I didn't know why they don't simply identify $$\Phi$$ with $$\Phi'$$.

I have found an advice against identifying a space which is not $$L^{2}$$ with it's dual, because otherwise in constructions like this, if $$H_{\Phi}=L^{2}$$ and $$\Phi=H^{1}$$ we would end up identifying the four spaces $$\Phi \equiv H_{\Phi} \equiv H_{\Phi} ' \equiv \Phi'$$ and it would mean that you're identifying a function with it's laplacian which is (and here I'm quoting a book) ""the beggining of the end""

I'm new in this of variational formulations and I don't have a strong background on partial differential equations, I have more background on functional and real analysis, I'm studying this subject to make my Licenciatura's thesis in this but I'm really lost sometimes, this is as clear as I could make the question so feel free to ask me to clarify something if I wasn't clear enough.

PD: I don't know how to write in latex without making a new line.

 

[akeleti8]

Hi there.
Φ≡HΦ≡H′Φ≡Φ'
does not make sense. i do not think i am negligent with my work in saying a function can't be equal to it's derivative. unless it's e^x. albeit Danielle boffi might have a different finding.

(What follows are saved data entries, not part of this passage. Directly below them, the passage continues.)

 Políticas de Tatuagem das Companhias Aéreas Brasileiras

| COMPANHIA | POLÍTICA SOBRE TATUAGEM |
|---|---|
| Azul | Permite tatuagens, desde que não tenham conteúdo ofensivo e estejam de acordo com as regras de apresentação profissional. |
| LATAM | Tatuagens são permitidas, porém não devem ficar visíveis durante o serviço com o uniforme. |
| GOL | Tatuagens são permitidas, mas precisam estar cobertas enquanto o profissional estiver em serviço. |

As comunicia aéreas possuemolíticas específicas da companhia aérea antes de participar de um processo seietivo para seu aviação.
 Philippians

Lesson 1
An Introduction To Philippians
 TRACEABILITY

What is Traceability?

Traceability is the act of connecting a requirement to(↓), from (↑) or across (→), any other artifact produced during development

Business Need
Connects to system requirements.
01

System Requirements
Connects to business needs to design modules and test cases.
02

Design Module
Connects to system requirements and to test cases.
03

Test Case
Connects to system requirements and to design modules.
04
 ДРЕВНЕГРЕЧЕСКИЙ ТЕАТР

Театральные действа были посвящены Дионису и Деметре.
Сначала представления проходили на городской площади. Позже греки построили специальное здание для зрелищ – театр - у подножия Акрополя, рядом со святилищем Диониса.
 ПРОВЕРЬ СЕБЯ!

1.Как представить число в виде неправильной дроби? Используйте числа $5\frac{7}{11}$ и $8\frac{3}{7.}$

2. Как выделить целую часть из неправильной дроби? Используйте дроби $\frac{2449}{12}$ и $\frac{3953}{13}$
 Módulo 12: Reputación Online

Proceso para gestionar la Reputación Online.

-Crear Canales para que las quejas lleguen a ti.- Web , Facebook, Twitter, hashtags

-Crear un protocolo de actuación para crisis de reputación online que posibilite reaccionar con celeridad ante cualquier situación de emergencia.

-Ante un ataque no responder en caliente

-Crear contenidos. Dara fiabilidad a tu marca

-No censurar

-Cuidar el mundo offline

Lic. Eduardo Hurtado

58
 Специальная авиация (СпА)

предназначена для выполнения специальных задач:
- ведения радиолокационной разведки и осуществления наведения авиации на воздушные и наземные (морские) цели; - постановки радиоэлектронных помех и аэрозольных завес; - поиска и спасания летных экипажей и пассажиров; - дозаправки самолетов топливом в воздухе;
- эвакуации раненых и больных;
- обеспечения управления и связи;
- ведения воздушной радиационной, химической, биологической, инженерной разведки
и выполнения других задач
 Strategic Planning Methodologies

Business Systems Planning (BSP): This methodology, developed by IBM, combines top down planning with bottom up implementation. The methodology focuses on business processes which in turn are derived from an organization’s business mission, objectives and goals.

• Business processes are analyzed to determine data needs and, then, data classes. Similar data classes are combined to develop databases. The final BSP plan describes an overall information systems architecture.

This comes from a guy who would enjoys going to a Lollapalooza wearing a rippling red scirt. This site helps me with your problem http://math.stackexchange.com/questions/644879/function-is-equal-to-its-own-derivative .

 

[Xiuh]

When working with PDEs and variational methods it is not advised to identify $H^1_0$ with its dual $H^{-1}$, because you lose some subtleties. The space $L^2$ is sometimes called the pivot space and is sort of in the middle in terms of regularity, i.e. functions in $L^2$ are first derivatives of functions in $H^1_0$ and the elements of $H^{-1}$ are first derivatives of functions in $L^2$. We can use this to characterize the dual space $H^{-1}$ in the following way:

For every $\mathcal{l}\in H^{-1}$ there exist $v_0,v_1,\ldots,v_d$ such that
$$\langle\mathcal{l},u\rangle_{H^{-1},H^1_0} = (v_o,u)_{L^2} + \sum_{i=1}^d (v_i, u_{x_i})_{L^2}$$